Extract ::
::::::::
More about sugars
As grapes ripen, their level of sugar increases. The level of sugar can be measured with a refractometer, and in Australia is measured in Baume – or Brix. After the grapes have been picked, they can be fermented to make wine. The fermentation process converts the sugar to alcohol. In general, 1 degree of Baume works out to about 1% alcohol –if fully fermented to dryness,
The winemaker may add a commercial yeast, or wait for natural, wild yeast to begin the ferment. These natural yeasts may be ambient yeasts from the winery! There are many different commercial yeasts, which may be selected to ferment “cleanly” and efficiently or may suit particular varieties etc. Some winemakers will conduct trials using different yeasts on batches of grapes to determine which is most appropriate.
Interestingly, efforts are being made to shape yeasts to become less effective at converting sugar to alcohol. Climate change is increasing ripeness of grapes, and techniques such as canopy management and earlier picking are only part of the remedy ….. Another anecdotal cause is a degree of backlash against alcoholic bruisers of wines (say those with more than 14.5%alcohol).
The fermentation process can take days (or weeks) and produces heat (and carbon dioxide).
For grapes that are picked very ripe, – or have botrytis (a mould that increases sugar concentration) the fermentation may stop – or proceed extremely slowly when the yeasts are exhausted, or the sugar levels are too high for yeasts to continue to work, or various other reasons. Winemakers may choose to also stop fermentation by reducing the temperature of the wine, or by adding alcohol (spirit).
In general, red wines are fermented to dryness, but they may still contain a small amount of residual sugar – perhaps 1-2 grams per litre of residual sugar. This is harmless and not detectable by most people. White wines can carry a little more; Sparkling whites a little more (current debates are about the age-worthiness of ‘sauvage” styles); sparkling reds need some sugar to offset the tannins. Then for deliberately sweet wines esp with botrytis, there is no limit (although fermentation may proceed very slowly- sometimes years!). The table below may be of some help. Main issues with botrytis is that other moulds co-exist. The key to all the sweet style is balance; sugar, acid, alcohol
Table of residual sugar (grams per litre)
- Dry red <2
- Dry white
- Off-dry whites (10-20)
- Sparkling whites (10 is average)
- Sparkling reds – (10-30)
- Muscat, Tokay, Tawny port, Vintage Port (100-200,or more!)
- Sweet whites >60; can get to 350 in extreme cases; sauternes sit in the 100-160 range
Meeting Brett again
Brett (brettanomyces), ruined 4 wines at a dinner recently.
Brett is mainly seen in red wines, generally in Cabernet-dominant or Rhone varietals wines. It’s less frequently found in Pinot Noir. Brett seems more prevalent in (older), European wines, which is a tribute to cleaner, modern winemaking.
::::::::
Listed records ::
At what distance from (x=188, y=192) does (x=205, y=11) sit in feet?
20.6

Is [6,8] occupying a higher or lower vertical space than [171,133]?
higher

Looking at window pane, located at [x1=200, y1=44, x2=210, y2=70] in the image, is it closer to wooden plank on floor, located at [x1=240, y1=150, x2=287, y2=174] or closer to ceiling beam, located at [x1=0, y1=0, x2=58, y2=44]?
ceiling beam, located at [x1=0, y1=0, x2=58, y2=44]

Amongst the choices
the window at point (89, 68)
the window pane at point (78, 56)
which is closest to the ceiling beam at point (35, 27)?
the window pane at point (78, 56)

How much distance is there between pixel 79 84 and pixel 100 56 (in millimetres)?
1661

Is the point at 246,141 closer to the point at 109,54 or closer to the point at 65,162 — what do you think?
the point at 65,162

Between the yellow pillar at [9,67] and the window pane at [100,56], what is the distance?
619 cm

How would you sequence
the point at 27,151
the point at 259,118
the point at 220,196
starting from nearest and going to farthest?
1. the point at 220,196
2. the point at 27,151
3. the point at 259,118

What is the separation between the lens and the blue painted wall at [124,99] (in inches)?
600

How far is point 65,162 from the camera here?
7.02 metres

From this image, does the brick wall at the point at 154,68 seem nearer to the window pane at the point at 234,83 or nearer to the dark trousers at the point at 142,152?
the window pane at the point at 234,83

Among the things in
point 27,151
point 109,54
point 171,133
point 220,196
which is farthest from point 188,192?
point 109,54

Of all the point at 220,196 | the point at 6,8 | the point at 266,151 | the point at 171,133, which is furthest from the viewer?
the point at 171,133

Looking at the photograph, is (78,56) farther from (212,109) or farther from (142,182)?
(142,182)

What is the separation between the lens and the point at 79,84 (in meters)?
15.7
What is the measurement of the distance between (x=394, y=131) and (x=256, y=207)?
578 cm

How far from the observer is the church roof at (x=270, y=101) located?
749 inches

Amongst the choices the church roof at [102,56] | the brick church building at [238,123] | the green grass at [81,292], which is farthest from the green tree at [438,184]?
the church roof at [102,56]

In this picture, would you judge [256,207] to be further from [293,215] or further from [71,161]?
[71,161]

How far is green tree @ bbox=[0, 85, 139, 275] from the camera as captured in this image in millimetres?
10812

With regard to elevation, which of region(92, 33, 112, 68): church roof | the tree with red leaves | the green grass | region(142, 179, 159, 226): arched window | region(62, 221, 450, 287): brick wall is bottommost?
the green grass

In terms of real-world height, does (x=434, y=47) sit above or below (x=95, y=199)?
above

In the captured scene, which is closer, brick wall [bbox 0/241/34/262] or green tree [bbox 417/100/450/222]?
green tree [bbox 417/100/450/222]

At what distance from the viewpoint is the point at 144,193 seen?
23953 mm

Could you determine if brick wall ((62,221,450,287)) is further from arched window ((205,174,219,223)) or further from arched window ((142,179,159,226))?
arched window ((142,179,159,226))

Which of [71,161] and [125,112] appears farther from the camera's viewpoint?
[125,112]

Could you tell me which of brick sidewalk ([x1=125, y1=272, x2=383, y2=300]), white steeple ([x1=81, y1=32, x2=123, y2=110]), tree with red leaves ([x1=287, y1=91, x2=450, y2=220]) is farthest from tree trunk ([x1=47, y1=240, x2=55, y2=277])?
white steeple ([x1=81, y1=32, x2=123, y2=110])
::::::::
Brief ::
Pick up the wine piece on sugars and Brett after its final sentence and carry it on.

Task answer ::
Technically, brett is singly- or in combination -4EP (4-ethyl phenol), 4EG (4-ethylguaiacol) and isovaleric acid (which smells like extreme parmesan cheese, towards vomit!)
Few critics and commentators mention brett in their tastings, despite its occurrence. People have different thresholds for detecting brett, and different evaluations, but its often the elephant in the room. It’s a wine fault.
Some defend the presence of “good” brett, arguing that it can add complexity. I view brett as a veil, hiding the fruit, and ultimately reducing the individuality of wines. If all wines had brett, they would be more similar…
So how can I detect brett? Its not so easy, especially when tasting “savoury” styled wines.
There can be sensations like
- Horsey, barnyard
- Bandaid, antiseptic
- Ozone, seaspray
- Hard dry finish and metallic notes
- Bacon, smoke/spice
But the crunch is, has the fruit been flattened or dulled? Brett symptoms are like TCA (cork taint) without some of the strongly negative cardboard aspects.
The level of brett varies from bottle to bottle, so from any batch of the same wine, there will be variation. If you enjoy cellaring wines, you will see more brett (alas), partly as the brett molecules multiply over time, and partly as the natural development of secondary and tertiary characters will reduce primary (fruity) characters. The brett characters will seem more obvious.
Be aware that if you detect brett, you will be described as being a member of the Brett police, or a brett nazi, and be seen as a party-pooper ruining the enjoyment of (especially) older, expensive European wines.
Winemakers have some ways to eliminate brett– or at least reduce its incidence –all hygiene -related!
- barrel age – not too old
- attention to sulphur levels (not too low)
- Attention to pH (not too high)
- Sterile filtration
- Discarding affected barrels
The move to “natural” wines is likely to increase the proportion of faulty wines.
Do you prefer the traditional style, or the modern style? The former has Brett, the latter is severely ripe and over-oaked.